Because our CPU and control plane were getting pummeled by these packets at a tremendous rate, and bounced back-and-forth to try to get to the destination (remember the default route pointing to one another?), and then doubled the effort trying to get back to the source to let it know it couldn't deliver the packets after TTL expired, that required necessary "network" packets on these devices to be delayed or dropped, and this caused these boxes to delay or drop all traffic passing north and south through them.

There are bandwidth and throughput measures on devices and interfaces that can be analyzed and diagnosed, but there are few ways to monitor for overall Packets Per Second (PPS) handled by a device.  This is exactly what happened here, and why it was so incredibly difficult to track this down.  Billions of packets are nothing, but when those packets are bounced back-and-forth via the control plane, impacting the CPU performance at rates of 30x, 60x, or more (times two for the return traffic), then you start to see slowdowns in perceived traffic through the device.  That is why this is so dangerous.

Mitigation has been put in place since this event, and I've not heard about another like it.  The event was handled over a 27 hour period (we actually were allowed a break for three hours, but then called back on earlier than scheduled to continue working it).

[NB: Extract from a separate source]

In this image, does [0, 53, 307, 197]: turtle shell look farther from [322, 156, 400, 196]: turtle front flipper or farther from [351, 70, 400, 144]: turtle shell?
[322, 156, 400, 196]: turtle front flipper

My Turkey Day weekend ended with another two hour incident that was nothing major, just some fiber interface buried down on a Nexus that had an optic failing.  Replaced, and it worked fine.

On Monday during work hours, our security team contacted me and asked me for the log.  I was happy to give it to them, and they could do a deeper dive, maybe track down the culprits, or "noted" culprits from the IPs.

NetFlow saved the day!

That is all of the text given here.